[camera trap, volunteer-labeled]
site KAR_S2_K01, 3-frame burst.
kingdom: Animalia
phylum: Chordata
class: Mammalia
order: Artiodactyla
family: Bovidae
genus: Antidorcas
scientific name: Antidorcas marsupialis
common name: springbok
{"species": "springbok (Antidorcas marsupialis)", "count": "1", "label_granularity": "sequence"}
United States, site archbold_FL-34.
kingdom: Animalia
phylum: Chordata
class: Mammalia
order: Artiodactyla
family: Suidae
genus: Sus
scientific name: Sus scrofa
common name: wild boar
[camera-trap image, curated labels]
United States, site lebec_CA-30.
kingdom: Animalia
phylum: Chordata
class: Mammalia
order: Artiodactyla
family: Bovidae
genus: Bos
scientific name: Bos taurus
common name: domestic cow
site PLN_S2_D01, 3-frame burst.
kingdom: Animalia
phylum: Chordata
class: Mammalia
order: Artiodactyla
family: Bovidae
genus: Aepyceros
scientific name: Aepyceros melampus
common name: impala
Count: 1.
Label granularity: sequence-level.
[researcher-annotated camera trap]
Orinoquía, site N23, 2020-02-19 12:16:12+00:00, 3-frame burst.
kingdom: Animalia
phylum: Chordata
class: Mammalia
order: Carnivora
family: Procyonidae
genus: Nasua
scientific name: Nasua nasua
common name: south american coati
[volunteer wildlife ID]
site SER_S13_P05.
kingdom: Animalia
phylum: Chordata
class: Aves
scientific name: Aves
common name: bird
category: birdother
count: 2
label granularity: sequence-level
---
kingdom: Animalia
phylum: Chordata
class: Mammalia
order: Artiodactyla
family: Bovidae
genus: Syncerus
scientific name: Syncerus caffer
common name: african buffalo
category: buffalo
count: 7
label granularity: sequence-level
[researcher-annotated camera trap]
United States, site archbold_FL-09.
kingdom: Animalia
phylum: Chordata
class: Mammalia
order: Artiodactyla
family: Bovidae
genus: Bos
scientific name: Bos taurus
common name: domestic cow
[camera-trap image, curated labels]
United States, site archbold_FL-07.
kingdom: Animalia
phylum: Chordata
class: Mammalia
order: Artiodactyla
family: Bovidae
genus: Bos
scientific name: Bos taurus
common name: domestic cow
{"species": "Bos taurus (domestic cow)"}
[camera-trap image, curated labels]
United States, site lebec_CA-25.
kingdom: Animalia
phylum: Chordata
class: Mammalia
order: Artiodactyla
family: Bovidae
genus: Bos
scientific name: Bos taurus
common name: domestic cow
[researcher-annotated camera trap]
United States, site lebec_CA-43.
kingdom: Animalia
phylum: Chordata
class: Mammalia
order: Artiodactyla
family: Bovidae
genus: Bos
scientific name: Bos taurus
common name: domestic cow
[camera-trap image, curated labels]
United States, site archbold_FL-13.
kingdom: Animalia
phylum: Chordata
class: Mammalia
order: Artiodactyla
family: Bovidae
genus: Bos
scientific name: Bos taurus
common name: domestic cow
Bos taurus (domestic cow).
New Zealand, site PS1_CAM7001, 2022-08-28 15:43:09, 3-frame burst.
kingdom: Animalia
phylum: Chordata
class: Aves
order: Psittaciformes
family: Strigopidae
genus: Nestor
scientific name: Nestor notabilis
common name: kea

· · · ·

▶ Task statement: Once you have read the material above, write all of it out again exactly.

▶ Answer box:
[camera trap, volunteer-labeled]
site KAR_S2_K01, 3-frame burst.
kingdom: Animalia
phylum: Chordata
class: Mammalia
order: Artiodactyla
family: Bovidae
genus: Antidorcas
scientific name: Antidorcas marsupialis
common name: springbok
{"species": "springbok (Antidorcas marsupialis)", "count": "1", "label_granularity": "sequence"}
United States, site archbold_FL-34.
kingdom: Animalia
phylum: Chordata
class: Mammalia
order: Artiodactyla
family: Suidae
genus: Sus
scientific name: Sus scrofa
common name: wild boar
[camera-trap image, curated labels]
United States, site lebec_CA-30.
kingdom: Animalia
phylum: Chordata
class: Mammalia
order: Artiodactyla
family: Bovidae
genus: Bos
scientific name: Bos taurus
common name: domestic cow
site PLN_S2_D01, 3-frame burst.
kingdom: Animalia
phylum: Chordata
class: Mammalia
order: Artiodactyla
family: Bovidae
genus: Aepyceros
scientific name: Aepyceros melampus
common name: impala
Count: 1.
Label granularity: sequence-level.
[researcher-annotated camera trap]
Orinoquía, site N23, 2020-02-19 12:16:12+00:00, 3-frame burst.
kingdom: Animalia
phylum: Chordata
class: Mammalia
order: Carnivora
family: Procyonidae
genus: Nasua
scientific name: Nasua nasua
common name: south american coati
[volunteer wildlife ID]
site SER_S13_P05.
kingdom: Animalia
phylum: Chordata
class: Aves
scientific name: Aves
common name: bird
category: birdother
count: 2
label granularity: sequence-level
---
kingdom: Animalia
phylum: Chordata
class: Mammalia
order: Artiodactyla
family: Bovidae
genus: Syncerus
scientific name: Syncerus caffer
common name: african buffalo
category: buffalo
count: 7
label granularity: sequence-level
[researcher-annotated camera trap]
United States, site archbold_FL-09.
kingdom: Animalia
phylum: Chordata
class: Mammalia
order: Artiodactyla
family: Bovidae
genus: Bos
scientific name: Bos taurus
common name: domestic cow
[camera-trap image, curated labels]
United States, site archbold_FL-07.
kingdom: Animalia
phylum: Chordata
class: Mammalia
order: Artiodactyla
family: Bovidae
genus: Bos
scientific name: Bos taurus
common name: domestic cow
{"species": "Bos taurus (domestic cow)"}
[camera-trap image, curated labels]
United States, site lebec_CA-25.
kingdom: Animalia
phylum: Chordata
class: Mammalia
order: Artiodactyla
family: Bovidae
genus: Bos
scientific name: Bos taurus
common name: domestic cow
[researcher-annotated camera trap]
United States, site lebec_CA-43.
kingdom: Animalia
phylum: Chordata
class: Mammalia
order: Artiodactyla
family: Bovidae
genus: Bos
scientific name: Bos taurus
common name: domestic cow
[camera-trap image, curated labels]
United States, site archbold_FL-13.
kingdom: Animalia
phylum: Chordata
class: Mammalia
order: Artiodactyla
family: Bovidae
genus: Bos
scientific name: Bos taurus
common name: domestic cow
Bos taurus (domestic cow).
New Zealand, site PS1_CAM7001, 2022-08-28 15:43:09, 3-frame burst.
kingdom: Animalia
phylum: Chordata
class: Aves
order: Psittaciformes
family: Strigopidae
genus: Nestor
scientific name: Nestor notabilis
common name: kea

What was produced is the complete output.